Though we may faint and grow weary, from our own ongoing failures and from the failures of our ancestors, we will renew our strength if we wait for the Lord.

How do we wait for the Lord? The need is dire. Reconciliation does not come through thoughts and prayers. We all have work to do and the work cannot wait.

As Chapter 41 of Isaiah begins, we hear:

“Listen to me in silence, O coastlands;    

let the peoples renew their strength; let them approach, then let them speak;    

let us together draw near for judgement.”

Let us be complicit in renewing the strength of the people of this land. When they are ready to speak, let them approach.

But dare we draw near for judgement? Comfort, O comfort my people. The judge is Jesus, our carpenter desaparecido, who sought intimacy with the oppressed, who chose death to better know those who do not choose it, who returned breathing not vengeance but peace and power to overturn death forever.

God tells us through the prophet:

“I, the Lord, am first,    

and will be with the last.

You whom I took from the ends of the earth,    

and called from its farthest corners,

saying to you, ‘You are my servant,    

I have chosen you and not cast you off ’;

do not fear, for I am with you,    

do not be afraid, for I am your God.”

The God of this National Indigenous Day of Prayer, the God of Juneteenth, the God of the Sacred Supper, is a vast and intimate God of freedom for all.

What shall we do with our freedom?

Rejoice, I say again rejoice, in the new world made manifest, but that some are too cynical or frightened or weary or invested in the old order to see.

Prophesy, I say again prophesy that it is not only Christians who are one Body, but all humanity, indeed all creation, on this island home.

And now, let’s follow the Spirit. Break down walls. Protest. Call Lazarus, shackled in the tombs of racism, sexism, homophobia, transphobia, ableism, and colonialism to come out, and when she does, when he does, when they do, unbind them and let them go.

Don’t do it for glory. Do it because the living should not be kept among the dead. If you are invited to celebrate, be a good guest and bring your first fruits to the banquet.
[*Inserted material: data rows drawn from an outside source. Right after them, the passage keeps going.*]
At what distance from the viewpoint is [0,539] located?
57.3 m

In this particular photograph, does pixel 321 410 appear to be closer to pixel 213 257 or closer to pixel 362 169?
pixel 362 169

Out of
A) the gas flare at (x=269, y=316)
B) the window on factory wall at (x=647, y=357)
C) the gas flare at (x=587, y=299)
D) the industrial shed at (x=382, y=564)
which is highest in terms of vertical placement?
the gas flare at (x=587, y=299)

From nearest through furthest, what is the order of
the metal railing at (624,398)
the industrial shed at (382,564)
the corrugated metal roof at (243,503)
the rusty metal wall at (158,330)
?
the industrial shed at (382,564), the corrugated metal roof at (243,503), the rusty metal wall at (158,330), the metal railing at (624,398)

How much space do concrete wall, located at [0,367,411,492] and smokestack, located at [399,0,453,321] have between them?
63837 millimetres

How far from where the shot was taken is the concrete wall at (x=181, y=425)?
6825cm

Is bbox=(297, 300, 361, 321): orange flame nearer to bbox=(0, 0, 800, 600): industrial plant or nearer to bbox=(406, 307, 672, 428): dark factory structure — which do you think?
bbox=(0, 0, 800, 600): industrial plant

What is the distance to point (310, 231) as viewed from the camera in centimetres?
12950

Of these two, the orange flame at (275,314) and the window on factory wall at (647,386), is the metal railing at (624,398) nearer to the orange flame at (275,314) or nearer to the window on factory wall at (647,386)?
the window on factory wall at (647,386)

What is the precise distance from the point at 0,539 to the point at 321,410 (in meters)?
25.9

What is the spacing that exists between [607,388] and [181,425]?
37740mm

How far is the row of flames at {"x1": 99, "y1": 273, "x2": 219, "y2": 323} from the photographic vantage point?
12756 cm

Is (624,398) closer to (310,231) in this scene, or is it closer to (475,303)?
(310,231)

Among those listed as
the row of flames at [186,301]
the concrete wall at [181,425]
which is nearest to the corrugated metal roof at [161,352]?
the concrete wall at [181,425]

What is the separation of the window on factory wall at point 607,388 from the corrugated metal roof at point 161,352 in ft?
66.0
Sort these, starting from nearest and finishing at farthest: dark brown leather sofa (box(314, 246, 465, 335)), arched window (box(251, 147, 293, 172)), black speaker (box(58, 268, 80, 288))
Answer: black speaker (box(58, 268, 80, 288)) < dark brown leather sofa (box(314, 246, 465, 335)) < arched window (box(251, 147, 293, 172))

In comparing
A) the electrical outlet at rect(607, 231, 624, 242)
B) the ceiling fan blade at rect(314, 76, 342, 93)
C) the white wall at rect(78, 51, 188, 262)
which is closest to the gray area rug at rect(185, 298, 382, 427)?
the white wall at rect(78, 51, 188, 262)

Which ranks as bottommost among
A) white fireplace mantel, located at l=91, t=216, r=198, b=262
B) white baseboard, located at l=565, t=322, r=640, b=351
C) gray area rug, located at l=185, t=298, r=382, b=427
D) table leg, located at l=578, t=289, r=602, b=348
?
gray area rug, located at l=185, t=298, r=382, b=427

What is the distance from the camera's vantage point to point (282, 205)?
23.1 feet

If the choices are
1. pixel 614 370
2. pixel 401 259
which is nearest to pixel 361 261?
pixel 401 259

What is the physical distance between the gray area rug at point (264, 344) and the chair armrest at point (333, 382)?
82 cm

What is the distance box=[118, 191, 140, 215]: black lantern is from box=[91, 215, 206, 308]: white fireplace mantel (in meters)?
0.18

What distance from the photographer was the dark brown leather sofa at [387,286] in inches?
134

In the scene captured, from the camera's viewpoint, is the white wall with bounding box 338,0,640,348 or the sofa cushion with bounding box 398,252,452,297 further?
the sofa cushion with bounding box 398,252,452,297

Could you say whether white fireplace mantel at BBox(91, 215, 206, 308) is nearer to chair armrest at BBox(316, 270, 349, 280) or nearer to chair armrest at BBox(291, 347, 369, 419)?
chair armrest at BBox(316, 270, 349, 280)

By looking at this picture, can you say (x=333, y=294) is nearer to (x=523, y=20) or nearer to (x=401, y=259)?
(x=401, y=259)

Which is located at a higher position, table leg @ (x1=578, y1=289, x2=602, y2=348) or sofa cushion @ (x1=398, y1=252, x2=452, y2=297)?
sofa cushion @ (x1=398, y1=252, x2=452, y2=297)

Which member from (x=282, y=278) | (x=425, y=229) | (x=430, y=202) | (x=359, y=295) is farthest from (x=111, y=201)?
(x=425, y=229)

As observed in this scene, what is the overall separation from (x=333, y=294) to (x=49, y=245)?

Be brave, I say again be brave. The new covenant does have enemies, even if it’s not polite for us to say so. Take heart from the prophet,

“[T]hose who war against you    

shall be as nothing at all. For I, the Lord your God,    

hold your right hand; it is I who say to you, ‘Do not fear,    

I will help you.’”

And sing, I say again sing.

“Sing a song full of the faith that the dark past has taught us

Sing a song full of the hope that the present has brought us

Facing the rising sun of our new day begun

Let us march on till victory is won.”